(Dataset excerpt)
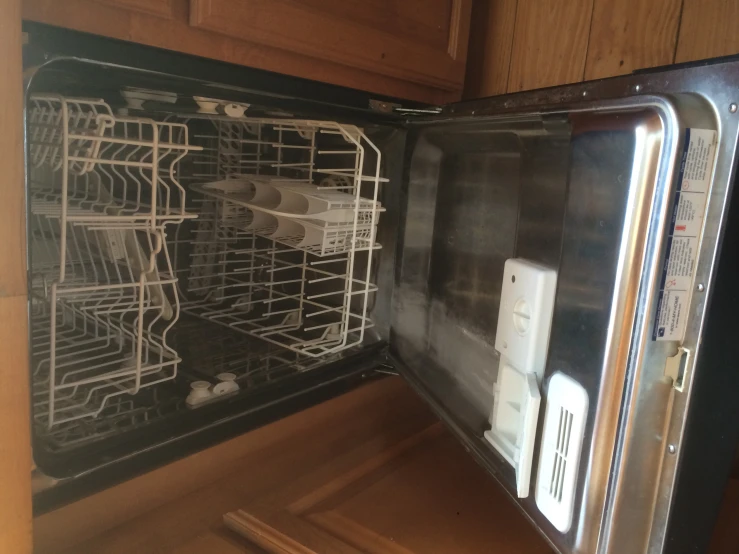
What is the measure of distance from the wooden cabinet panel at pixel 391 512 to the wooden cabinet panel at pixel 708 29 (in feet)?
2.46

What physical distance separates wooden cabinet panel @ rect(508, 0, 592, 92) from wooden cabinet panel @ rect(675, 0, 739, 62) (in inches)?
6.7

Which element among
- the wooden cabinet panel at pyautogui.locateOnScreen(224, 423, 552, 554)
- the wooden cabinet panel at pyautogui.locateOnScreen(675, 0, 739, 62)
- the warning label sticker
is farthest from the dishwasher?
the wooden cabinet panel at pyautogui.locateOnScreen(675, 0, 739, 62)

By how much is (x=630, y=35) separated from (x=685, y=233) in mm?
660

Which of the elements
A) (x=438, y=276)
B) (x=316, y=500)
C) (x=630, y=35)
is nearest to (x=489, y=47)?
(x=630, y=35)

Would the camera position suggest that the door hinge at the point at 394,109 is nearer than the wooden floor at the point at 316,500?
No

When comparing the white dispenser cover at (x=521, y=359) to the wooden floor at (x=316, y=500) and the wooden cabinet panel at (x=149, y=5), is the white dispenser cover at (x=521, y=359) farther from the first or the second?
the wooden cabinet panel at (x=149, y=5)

** WHAT YOU WILL DO **
Update all the rows above so that "white dispenser cover" becomes "white vent cover" wherever it occurs, leaving everything else untouched. Omit the pictures from your answer.

** EXERCISE SOLUTION **
What is the measure of distance from the wooden cabinet panel at pixel 391 512 to the wooden cabinet panel at pixel 708 29 (in feet)?
2.46

What physical distance separates wooden cabinet panel @ rect(508, 0, 592, 92) from wooden cabinet panel @ rect(675, 0, 739, 62) (in inches)?
6.7

Which element among
- the wooden cabinet panel at pyautogui.locateOnScreen(224, 423, 552, 554)
- the wooden cabinet panel at pyautogui.locateOnScreen(675, 0, 739, 62)
- the warning label sticker
is farthest from the dishwasher?
the wooden cabinet panel at pyautogui.locateOnScreen(675, 0, 739, 62)

By how much is (x=630, y=35) separated from (x=685, y=233) in mm?
660

Which of the elements
A) (x=438, y=276)
B) (x=316, y=500)
C) (x=630, y=35)
is nearest to (x=489, y=47)?
(x=630, y=35)

Would the camera position suggest that the door hinge at the point at 394,109 is nearer than the wooden floor at the point at 316,500?
No

When comparing the white vent cover at (x=521, y=359) to the wooden floor at (x=316, y=500) and the wooden cabinet panel at (x=149, y=5), is the white vent cover at (x=521, y=359) farther from the first or the second?
the wooden cabinet panel at (x=149, y=5)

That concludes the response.